CRTC rules that date back to the 1990s opened up the residential telecom market to competition by forcing the incumbents to resell their services on a wholesale basis to independent providers – companies such as TekSavvy, Distributel and Comwave are among the largest.

Yet, the competition watchdog noted in May that 87 per cent of Canadian internet subscribers still use services from either their incumbent telephone or cable provider. The bureau is conducting a market study of the broadband industry and plans to report back next year.

“What we’re dealing with now is Bell trying to squash us or eliminate us,” Gary Kenning, co-founder and vice-president of Cloudwifi said in an interview. “All of this flies against the spirit of CRTC rulings that go back 20-plus years that state inside wires can be accessed by other service providers.”

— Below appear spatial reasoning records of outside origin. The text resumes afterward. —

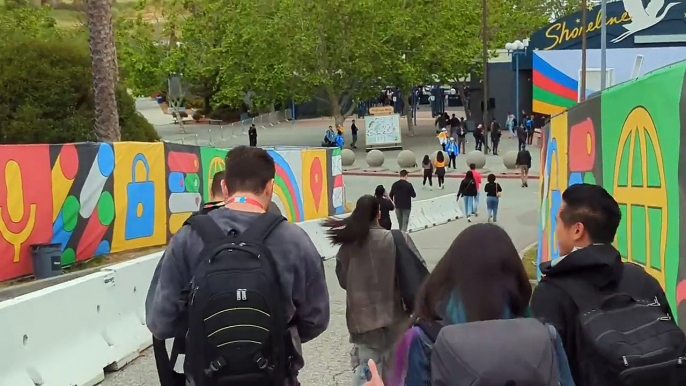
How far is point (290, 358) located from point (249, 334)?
303mm

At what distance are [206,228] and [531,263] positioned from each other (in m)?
11.2

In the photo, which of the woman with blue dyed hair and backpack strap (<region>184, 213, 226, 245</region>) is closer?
the woman with blue dyed hair

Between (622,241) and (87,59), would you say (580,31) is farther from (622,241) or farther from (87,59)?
(622,241)

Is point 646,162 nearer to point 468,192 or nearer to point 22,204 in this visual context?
point 22,204

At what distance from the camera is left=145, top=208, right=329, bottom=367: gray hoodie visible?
3.43 m

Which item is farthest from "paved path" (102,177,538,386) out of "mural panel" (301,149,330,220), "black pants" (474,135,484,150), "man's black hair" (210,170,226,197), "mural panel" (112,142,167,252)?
"black pants" (474,135,484,150)

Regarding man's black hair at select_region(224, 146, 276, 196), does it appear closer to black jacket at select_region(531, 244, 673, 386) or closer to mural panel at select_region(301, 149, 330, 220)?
black jacket at select_region(531, 244, 673, 386)

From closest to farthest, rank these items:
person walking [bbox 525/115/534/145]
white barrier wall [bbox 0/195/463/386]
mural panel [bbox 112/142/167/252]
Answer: white barrier wall [bbox 0/195/463/386], mural panel [bbox 112/142/167/252], person walking [bbox 525/115/534/145]

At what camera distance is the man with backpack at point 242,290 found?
3178mm

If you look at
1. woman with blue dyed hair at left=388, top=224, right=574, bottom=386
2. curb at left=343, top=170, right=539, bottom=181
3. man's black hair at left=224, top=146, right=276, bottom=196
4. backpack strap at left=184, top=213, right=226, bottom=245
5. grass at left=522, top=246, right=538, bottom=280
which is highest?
man's black hair at left=224, top=146, right=276, bottom=196

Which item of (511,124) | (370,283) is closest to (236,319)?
(370,283)

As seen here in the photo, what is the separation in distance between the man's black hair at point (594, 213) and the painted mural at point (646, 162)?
5.99ft

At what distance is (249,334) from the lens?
318 cm

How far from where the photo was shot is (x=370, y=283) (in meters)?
5.79
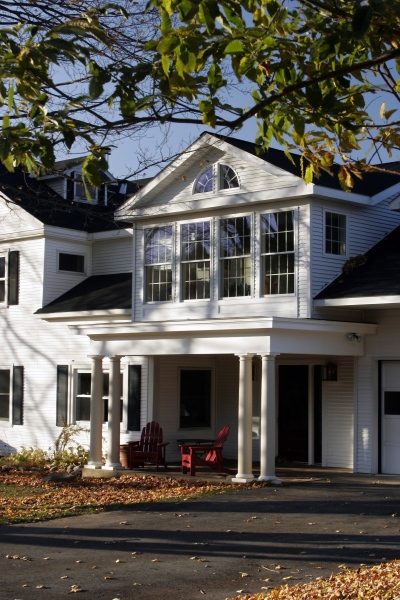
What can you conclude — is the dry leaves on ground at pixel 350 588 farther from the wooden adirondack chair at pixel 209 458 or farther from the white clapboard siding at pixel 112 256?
the white clapboard siding at pixel 112 256

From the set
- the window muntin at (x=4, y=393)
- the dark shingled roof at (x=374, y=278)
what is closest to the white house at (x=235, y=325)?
the dark shingled roof at (x=374, y=278)

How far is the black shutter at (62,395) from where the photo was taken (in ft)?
81.9

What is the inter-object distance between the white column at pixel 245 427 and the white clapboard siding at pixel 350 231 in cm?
228

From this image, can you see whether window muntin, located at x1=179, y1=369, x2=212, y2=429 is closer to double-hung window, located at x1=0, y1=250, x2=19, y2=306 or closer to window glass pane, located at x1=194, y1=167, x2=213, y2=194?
window glass pane, located at x1=194, y1=167, x2=213, y2=194

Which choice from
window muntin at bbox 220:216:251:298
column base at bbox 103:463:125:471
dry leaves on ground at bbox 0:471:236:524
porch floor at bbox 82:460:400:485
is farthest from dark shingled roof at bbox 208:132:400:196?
column base at bbox 103:463:125:471

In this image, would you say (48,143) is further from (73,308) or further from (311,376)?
(73,308)

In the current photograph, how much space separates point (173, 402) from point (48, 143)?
639 inches

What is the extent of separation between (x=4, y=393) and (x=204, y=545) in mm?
15647

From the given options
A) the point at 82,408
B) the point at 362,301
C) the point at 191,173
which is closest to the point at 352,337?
the point at 362,301

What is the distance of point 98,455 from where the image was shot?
70.1ft

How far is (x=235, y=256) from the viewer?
20891 mm

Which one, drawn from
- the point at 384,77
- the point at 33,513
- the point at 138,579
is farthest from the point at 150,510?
the point at 384,77

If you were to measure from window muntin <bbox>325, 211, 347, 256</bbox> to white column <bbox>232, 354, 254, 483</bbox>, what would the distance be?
10.8 ft

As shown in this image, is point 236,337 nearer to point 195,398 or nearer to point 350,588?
point 195,398
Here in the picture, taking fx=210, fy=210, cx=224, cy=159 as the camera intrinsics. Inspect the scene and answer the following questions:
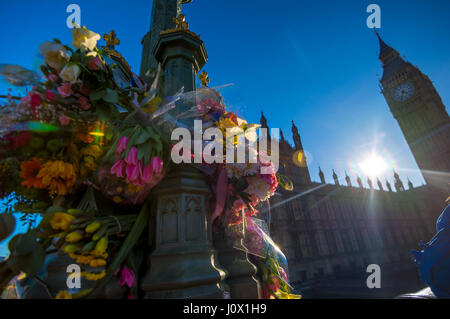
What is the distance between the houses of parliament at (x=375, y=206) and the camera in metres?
22.6

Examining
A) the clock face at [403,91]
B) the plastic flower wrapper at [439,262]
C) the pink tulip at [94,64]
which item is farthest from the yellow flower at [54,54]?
the clock face at [403,91]

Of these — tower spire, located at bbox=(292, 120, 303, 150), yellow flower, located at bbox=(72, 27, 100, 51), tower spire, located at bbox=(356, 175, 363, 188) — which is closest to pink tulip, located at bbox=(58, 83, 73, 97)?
yellow flower, located at bbox=(72, 27, 100, 51)

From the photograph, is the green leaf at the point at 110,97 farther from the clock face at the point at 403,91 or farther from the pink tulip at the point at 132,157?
the clock face at the point at 403,91

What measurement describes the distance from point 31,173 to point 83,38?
94 cm

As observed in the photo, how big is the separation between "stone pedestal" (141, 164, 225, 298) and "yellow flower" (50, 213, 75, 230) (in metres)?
0.53

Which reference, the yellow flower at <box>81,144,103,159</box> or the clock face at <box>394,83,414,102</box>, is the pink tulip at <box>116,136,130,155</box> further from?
the clock face at <box>394,83,414,102</box>

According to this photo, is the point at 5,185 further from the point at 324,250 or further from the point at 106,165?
the point at 324,250

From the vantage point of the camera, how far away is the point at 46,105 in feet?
4.47

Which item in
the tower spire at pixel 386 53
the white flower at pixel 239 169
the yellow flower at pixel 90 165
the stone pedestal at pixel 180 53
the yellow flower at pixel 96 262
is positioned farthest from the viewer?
the tower spire at pixel 386 53

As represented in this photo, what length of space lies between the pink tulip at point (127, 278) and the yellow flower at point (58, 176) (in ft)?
→ 2.15

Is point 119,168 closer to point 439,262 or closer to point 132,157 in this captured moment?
point 132,157
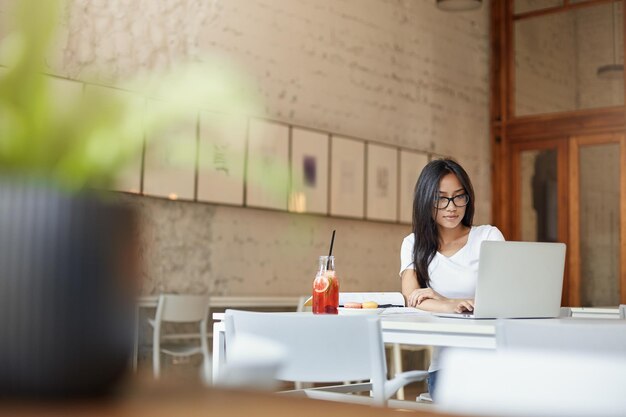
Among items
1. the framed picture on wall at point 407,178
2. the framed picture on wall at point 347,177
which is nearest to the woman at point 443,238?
the framed picture on wall at point 347,177

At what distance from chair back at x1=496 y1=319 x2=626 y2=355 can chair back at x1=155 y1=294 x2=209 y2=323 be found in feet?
14.1

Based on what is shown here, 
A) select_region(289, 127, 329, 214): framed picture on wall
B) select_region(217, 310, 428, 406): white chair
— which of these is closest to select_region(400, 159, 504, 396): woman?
select_region(217, 310, 428, 406): white chair

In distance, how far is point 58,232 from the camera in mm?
472

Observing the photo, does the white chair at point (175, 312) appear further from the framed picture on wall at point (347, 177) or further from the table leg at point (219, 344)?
the table leg at point (219, 344)

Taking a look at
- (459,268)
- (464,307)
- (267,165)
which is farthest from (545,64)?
(464,307)

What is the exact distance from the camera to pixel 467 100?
8.85 m

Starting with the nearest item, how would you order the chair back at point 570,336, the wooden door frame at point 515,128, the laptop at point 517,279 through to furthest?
the chair back at point 570,336 → the laptop at point 517,279 → the wooden door frame at point 515,128

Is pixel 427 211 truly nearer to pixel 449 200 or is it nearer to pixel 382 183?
pixel 449 200

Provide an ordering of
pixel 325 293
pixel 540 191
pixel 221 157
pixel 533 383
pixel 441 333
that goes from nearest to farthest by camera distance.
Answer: pixel 533 383
pixel 441 333
pixel 325 293
pixel 221 157
pixel 540 191

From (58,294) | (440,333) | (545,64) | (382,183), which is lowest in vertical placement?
(440,333)

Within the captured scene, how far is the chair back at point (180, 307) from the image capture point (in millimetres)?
5652

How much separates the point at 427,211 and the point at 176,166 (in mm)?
3259

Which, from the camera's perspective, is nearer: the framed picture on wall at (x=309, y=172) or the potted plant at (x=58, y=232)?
the potted plant at (x=58, y=232)

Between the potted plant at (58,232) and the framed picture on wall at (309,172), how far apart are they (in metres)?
6.41
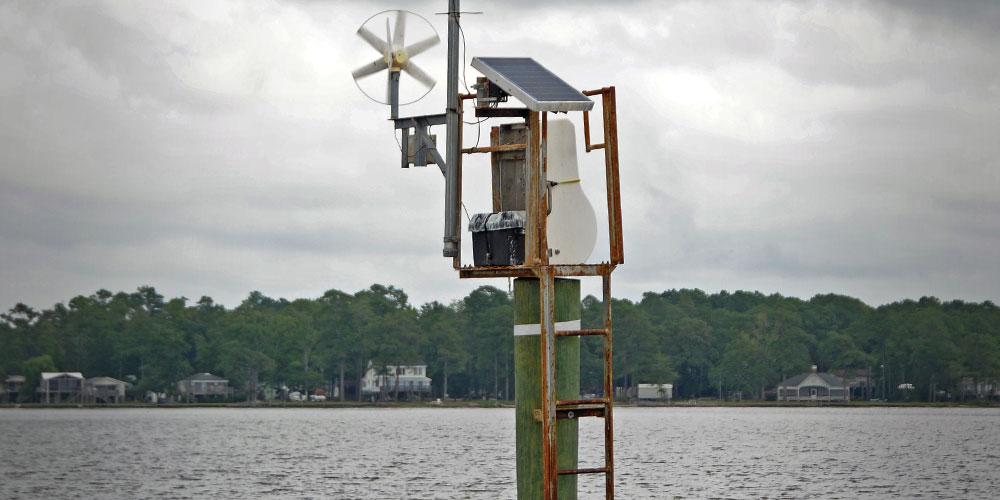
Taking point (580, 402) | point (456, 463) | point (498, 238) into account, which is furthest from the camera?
point (456, 463)

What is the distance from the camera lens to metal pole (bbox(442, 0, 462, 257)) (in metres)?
19.3

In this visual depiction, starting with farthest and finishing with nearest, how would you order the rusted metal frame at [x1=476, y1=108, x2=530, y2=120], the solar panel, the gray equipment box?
1. the rusted metal frame at [x1=476, y1=108, x2=530, y2=120]
2. the gray equipment box
3. the solar panel

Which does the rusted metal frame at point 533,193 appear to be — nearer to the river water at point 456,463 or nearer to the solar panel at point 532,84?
the solar panel at point 532,84

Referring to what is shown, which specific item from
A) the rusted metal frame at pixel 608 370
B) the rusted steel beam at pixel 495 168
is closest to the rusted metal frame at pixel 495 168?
the rusted steel beam at pixel 495 168

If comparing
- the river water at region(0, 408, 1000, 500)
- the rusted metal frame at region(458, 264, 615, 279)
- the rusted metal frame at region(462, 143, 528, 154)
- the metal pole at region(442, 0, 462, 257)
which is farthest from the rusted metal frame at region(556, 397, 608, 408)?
the river water at region(0, 408, 1000, 500)

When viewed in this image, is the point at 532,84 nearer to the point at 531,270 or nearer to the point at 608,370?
the point at 531,270

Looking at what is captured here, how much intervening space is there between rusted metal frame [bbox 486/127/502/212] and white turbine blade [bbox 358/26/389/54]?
3.33m

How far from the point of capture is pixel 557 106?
18.6m

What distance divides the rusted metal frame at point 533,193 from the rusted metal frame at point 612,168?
41.8 inches

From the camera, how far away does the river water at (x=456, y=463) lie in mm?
59688

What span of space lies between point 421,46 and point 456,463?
58.5 meters

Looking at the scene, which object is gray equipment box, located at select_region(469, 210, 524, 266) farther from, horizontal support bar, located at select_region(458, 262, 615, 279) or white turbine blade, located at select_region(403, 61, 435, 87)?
white turbine blade, located at select_region(403, 61, 435, 87)

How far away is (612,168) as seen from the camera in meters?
19.3

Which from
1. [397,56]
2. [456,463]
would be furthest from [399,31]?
[456,463]
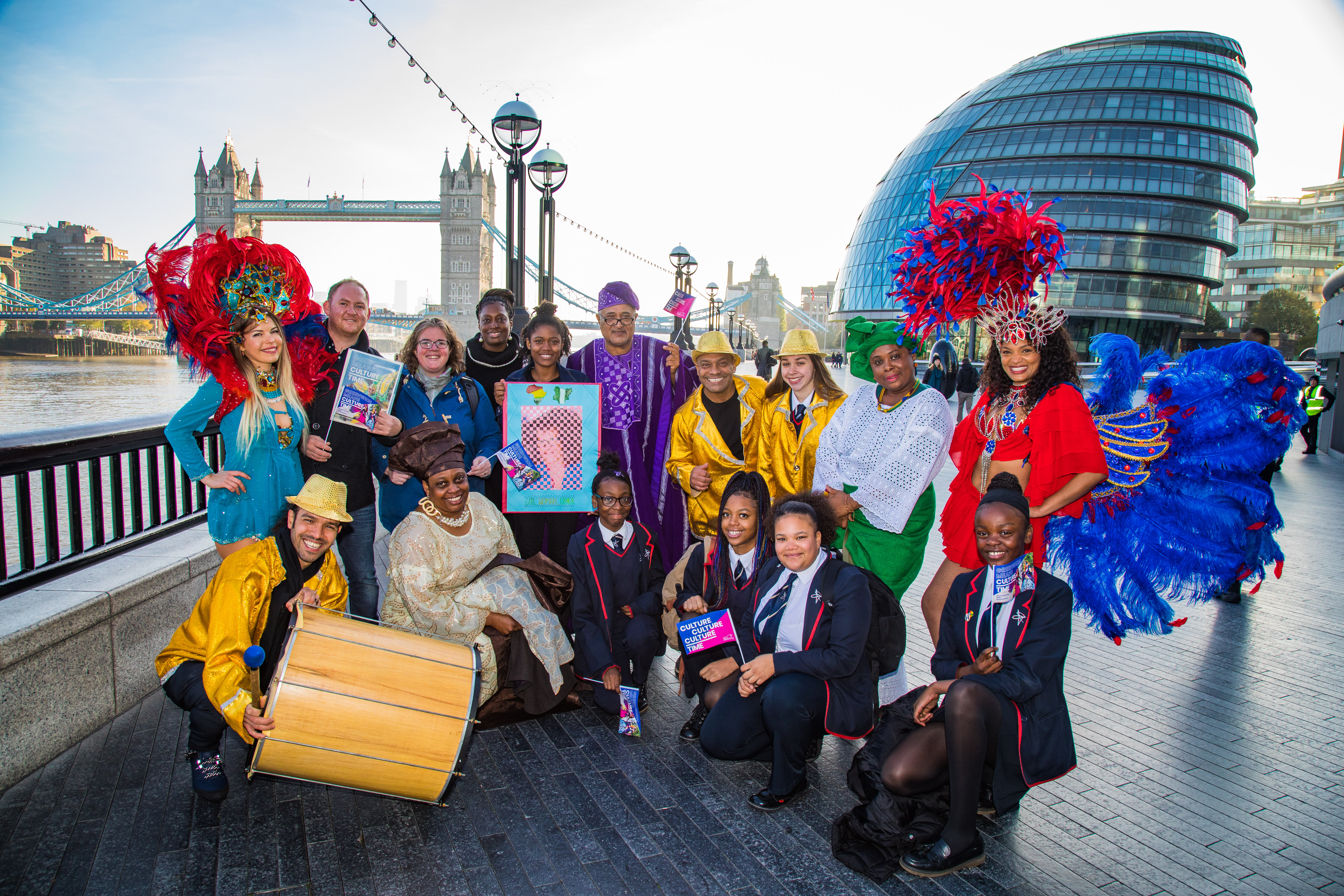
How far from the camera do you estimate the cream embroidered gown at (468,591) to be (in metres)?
3.46

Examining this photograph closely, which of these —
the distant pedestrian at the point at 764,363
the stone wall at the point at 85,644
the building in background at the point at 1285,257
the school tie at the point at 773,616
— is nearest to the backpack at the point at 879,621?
the school tie at the point at 773,616

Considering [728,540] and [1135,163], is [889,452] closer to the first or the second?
[728,540]

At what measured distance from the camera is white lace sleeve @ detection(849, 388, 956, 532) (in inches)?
147

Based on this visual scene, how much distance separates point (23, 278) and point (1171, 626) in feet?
291

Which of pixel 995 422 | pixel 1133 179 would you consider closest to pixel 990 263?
pixel 995 422

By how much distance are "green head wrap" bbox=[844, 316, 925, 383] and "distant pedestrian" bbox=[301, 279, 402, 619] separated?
7.87 feet

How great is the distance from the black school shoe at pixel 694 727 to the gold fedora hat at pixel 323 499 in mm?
1808

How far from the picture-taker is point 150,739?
3.45m

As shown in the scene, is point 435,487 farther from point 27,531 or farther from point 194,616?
point 27,531

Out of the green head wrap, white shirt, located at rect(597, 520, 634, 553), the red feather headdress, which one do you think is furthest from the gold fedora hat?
the green head wrap

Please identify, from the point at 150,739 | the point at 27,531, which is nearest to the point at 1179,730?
the point at 150,739

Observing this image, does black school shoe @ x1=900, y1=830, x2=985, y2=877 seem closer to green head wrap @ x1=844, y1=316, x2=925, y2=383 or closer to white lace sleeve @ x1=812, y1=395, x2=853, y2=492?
white lace sleeve @ x1=812, y1=395, x2=853, y2=492

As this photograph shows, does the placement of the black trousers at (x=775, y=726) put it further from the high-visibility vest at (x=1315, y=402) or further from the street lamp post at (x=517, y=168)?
the high-visibility vest at (x=1315, y=402)

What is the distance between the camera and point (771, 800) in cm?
305
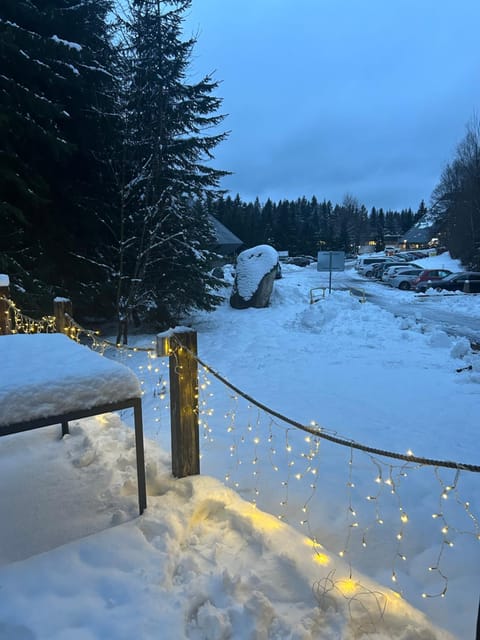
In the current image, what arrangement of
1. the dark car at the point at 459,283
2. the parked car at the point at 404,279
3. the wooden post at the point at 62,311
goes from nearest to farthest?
the wooden post at the point at 62,311
the dark car at the point at 459,283
the parked car at the point at 404,279

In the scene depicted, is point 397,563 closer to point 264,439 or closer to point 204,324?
point 264,439

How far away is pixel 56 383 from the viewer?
2273 mm

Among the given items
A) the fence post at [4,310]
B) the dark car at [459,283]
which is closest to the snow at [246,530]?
the fence post at [4,310]

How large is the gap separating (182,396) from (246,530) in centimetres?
108

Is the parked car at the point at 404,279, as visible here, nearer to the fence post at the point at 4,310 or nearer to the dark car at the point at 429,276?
the dark car at the point at 429,276

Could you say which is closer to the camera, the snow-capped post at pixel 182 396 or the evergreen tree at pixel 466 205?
the snow-capped post at pixel 182 396

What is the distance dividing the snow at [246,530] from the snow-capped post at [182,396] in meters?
0.18

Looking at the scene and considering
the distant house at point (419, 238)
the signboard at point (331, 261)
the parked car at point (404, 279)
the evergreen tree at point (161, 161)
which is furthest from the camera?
the distant house at point (419, 238)

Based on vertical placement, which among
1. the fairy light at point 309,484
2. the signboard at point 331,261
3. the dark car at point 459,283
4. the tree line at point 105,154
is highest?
the tree line at point 105,154

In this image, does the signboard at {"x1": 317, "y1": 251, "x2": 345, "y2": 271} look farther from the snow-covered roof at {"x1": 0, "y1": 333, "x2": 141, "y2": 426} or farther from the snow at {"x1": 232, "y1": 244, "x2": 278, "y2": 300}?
the snow-covered roof at {"x1": 0, "y1": 333, "x2": 141, "y2": 426}

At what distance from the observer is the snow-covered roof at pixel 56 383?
2148mm

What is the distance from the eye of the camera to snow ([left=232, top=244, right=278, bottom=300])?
15.7 metres

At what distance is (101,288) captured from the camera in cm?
984

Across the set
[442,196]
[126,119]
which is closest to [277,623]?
[126,119]
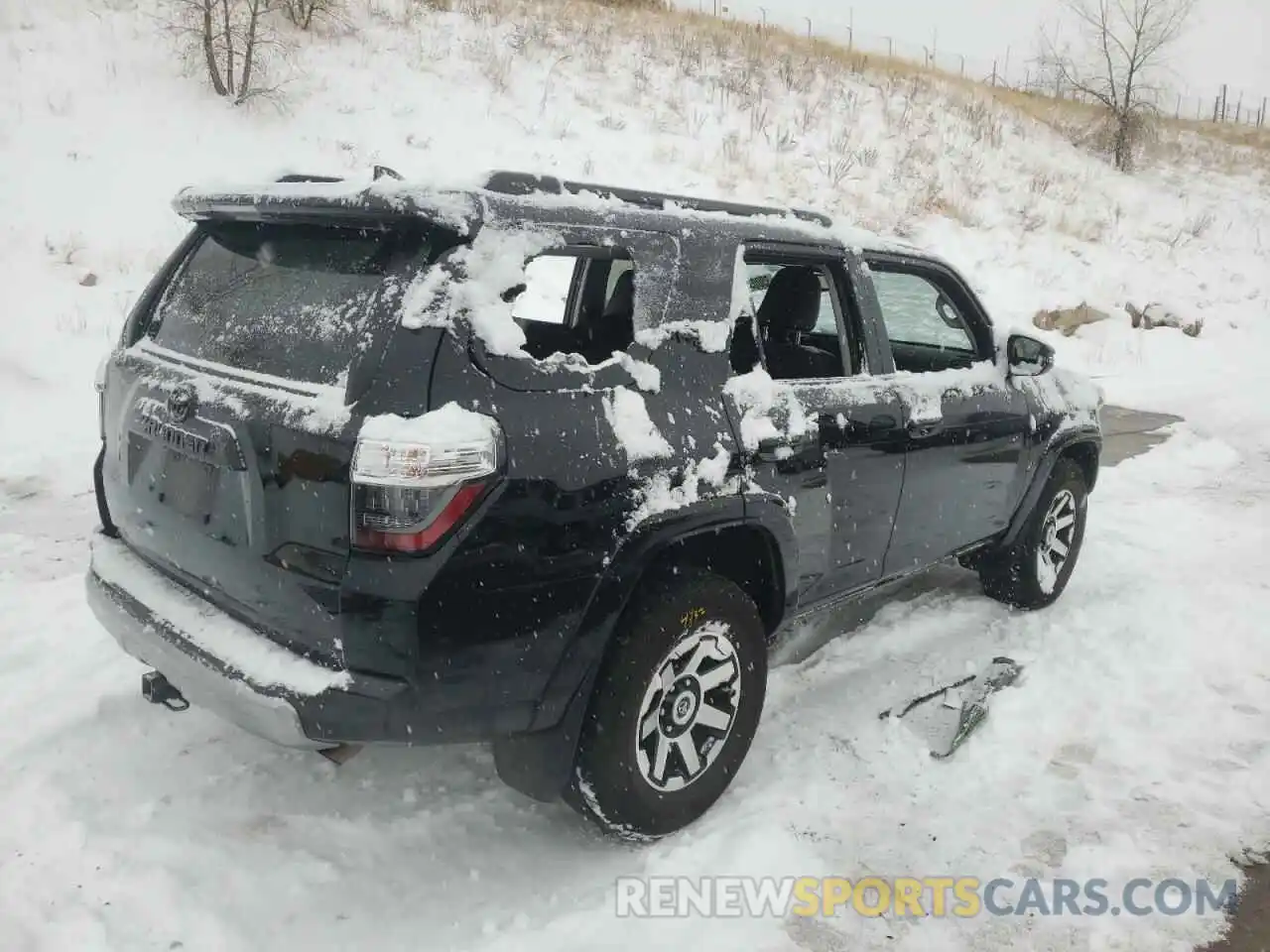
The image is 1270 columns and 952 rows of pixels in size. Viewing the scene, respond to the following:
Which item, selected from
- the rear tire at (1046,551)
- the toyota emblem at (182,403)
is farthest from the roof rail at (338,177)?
the rear tire at (1046,551)

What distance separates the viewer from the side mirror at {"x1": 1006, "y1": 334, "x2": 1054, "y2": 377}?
4006mm

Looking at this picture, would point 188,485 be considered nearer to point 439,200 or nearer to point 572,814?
point 439,200

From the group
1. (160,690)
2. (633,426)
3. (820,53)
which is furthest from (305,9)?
(633,426)

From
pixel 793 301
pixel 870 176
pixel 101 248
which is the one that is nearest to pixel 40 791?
pixel 793 301

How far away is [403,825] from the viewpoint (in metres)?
2.73

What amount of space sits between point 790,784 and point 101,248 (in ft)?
28.5

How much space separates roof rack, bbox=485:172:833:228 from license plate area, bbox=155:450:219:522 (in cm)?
102

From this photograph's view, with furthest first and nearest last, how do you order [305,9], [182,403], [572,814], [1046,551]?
1. [305,9]
2. [1046,551]
3. [572,814]
4. [182,403]

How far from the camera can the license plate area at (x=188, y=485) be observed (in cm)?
229

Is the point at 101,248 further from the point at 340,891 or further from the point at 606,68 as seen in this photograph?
the point at 606,68

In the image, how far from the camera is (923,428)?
345cm

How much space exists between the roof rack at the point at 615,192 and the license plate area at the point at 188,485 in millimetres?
1020

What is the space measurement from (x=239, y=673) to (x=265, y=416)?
622 mm

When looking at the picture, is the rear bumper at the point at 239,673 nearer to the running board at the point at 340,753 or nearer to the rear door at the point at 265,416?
the rear door at the point at 265,416
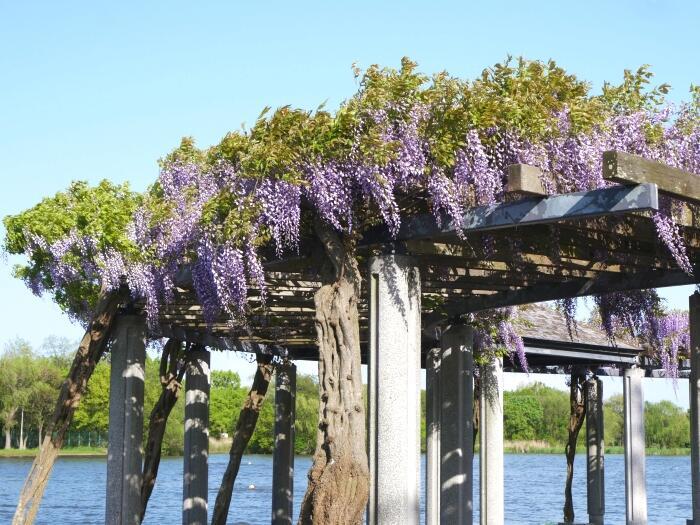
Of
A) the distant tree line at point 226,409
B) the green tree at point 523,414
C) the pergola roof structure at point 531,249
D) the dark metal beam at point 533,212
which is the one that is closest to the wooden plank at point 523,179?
the pergola roof structure at point 531,249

He said CRTC rules were meant to avoid a tangle of dozens of wires being built inside every building. If his company loses its fight with Bell, he says Cloudwifi will build its own wires, though it would be disruptive to each building and mean at least temporary disconnections for some customers. “But we’re not going down that path yet because we believe we should have access to that inside wire.”

Mr. Kenning and his co-founder Arif Hudda started Cloudwifi with their own money and say they have not raised any outside capital for the 12-person company. They participated in a sales accelerator program run by Kitchener-Waterloo startup hub Communitech in 2016, focusing on refining their technology installation process. They offer plans starting at $35 a month with no contracts and no hardware rental fees as customers must bring their own routers.

Bell declined to comment for this story, saying it plans to file a response with the CRTC and will publicly state its position at that time.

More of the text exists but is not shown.